## Supplied information:
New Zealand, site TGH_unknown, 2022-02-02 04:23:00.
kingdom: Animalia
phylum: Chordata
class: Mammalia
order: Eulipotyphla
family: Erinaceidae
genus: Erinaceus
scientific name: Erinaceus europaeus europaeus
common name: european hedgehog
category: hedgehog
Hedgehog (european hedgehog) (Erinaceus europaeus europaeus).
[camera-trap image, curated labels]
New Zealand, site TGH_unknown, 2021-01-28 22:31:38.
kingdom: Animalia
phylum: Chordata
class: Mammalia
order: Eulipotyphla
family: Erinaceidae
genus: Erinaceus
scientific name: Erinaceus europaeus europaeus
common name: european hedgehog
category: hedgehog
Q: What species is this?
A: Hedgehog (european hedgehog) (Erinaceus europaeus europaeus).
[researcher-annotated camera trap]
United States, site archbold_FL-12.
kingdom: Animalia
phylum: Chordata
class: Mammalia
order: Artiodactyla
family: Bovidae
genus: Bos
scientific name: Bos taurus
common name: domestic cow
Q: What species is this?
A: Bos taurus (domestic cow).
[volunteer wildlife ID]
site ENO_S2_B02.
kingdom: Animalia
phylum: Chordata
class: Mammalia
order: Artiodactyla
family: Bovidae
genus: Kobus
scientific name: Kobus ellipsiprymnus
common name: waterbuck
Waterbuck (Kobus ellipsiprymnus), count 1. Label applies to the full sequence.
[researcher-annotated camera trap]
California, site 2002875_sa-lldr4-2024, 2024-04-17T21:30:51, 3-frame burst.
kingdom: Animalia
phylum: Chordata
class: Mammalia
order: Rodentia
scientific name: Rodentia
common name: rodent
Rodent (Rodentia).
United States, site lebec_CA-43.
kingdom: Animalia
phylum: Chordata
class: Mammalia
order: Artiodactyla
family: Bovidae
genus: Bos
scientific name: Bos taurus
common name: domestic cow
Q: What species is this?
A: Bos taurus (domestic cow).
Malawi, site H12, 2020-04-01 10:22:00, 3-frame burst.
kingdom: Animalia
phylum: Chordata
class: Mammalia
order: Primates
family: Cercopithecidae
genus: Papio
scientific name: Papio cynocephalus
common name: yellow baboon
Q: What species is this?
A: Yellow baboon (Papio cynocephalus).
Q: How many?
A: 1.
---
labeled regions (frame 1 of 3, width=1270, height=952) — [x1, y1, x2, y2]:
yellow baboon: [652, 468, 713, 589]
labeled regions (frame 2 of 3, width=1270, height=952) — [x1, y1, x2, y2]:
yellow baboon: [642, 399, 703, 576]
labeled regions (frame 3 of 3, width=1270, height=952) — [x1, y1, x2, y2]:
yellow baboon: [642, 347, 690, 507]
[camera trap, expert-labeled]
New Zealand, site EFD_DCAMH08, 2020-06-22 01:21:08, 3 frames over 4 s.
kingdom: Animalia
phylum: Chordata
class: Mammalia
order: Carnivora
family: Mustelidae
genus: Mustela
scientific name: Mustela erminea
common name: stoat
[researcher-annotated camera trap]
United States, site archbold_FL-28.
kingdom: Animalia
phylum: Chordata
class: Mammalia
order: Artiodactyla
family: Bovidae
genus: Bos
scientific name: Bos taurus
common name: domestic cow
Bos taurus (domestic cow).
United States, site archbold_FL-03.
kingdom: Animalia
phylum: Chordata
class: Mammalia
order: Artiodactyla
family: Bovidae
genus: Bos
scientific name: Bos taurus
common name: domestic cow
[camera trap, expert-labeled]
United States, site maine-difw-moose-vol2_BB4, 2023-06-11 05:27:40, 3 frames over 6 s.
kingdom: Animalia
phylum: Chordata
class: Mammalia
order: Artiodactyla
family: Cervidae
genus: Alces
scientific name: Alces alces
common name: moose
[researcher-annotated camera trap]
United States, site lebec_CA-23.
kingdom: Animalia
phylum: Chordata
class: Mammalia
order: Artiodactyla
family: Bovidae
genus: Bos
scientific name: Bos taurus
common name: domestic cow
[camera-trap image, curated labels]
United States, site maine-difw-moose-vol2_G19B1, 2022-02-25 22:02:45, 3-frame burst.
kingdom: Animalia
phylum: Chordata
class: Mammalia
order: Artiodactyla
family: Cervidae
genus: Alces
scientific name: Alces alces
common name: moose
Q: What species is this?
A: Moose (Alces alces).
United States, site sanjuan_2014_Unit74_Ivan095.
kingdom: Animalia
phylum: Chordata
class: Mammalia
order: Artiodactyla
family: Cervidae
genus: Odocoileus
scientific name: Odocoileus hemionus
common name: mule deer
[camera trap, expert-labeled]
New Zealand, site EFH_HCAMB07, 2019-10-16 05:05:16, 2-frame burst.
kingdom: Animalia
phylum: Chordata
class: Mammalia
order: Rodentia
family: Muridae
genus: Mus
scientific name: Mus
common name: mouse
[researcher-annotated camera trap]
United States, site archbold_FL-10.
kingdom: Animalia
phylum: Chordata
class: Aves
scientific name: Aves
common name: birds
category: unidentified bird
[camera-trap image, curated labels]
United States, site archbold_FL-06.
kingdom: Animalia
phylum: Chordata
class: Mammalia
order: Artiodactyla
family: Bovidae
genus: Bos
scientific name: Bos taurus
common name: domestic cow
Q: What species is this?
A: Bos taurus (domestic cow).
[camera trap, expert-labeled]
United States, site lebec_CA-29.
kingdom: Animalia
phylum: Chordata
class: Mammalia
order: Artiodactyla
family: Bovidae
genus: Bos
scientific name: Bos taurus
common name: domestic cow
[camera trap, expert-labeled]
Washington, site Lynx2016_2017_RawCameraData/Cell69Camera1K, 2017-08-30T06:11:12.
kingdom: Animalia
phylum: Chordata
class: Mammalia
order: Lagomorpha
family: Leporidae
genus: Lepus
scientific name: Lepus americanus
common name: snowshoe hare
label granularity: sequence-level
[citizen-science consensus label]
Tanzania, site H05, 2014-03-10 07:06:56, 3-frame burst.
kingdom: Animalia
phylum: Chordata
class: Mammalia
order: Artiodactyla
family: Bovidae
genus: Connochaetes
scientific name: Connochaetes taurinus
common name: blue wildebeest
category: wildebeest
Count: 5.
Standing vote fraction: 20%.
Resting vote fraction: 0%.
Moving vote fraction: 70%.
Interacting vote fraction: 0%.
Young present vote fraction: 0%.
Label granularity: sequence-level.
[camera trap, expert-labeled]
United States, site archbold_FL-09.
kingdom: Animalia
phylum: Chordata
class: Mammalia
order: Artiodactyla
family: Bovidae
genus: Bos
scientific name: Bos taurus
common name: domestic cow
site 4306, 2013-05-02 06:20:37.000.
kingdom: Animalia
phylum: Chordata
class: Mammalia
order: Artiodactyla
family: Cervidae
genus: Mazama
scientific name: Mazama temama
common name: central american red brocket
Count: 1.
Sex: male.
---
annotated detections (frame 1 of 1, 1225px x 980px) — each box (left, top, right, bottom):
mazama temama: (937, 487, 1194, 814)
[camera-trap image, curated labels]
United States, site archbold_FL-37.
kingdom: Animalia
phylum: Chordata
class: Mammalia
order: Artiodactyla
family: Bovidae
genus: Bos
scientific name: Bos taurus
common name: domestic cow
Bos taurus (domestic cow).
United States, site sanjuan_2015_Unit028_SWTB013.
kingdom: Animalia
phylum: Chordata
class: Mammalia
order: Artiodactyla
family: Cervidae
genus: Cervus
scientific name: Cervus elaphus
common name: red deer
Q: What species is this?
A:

## Work to complete:
Count the lines of the data that contain the word "burst", and give only that number.

## Task solution:
5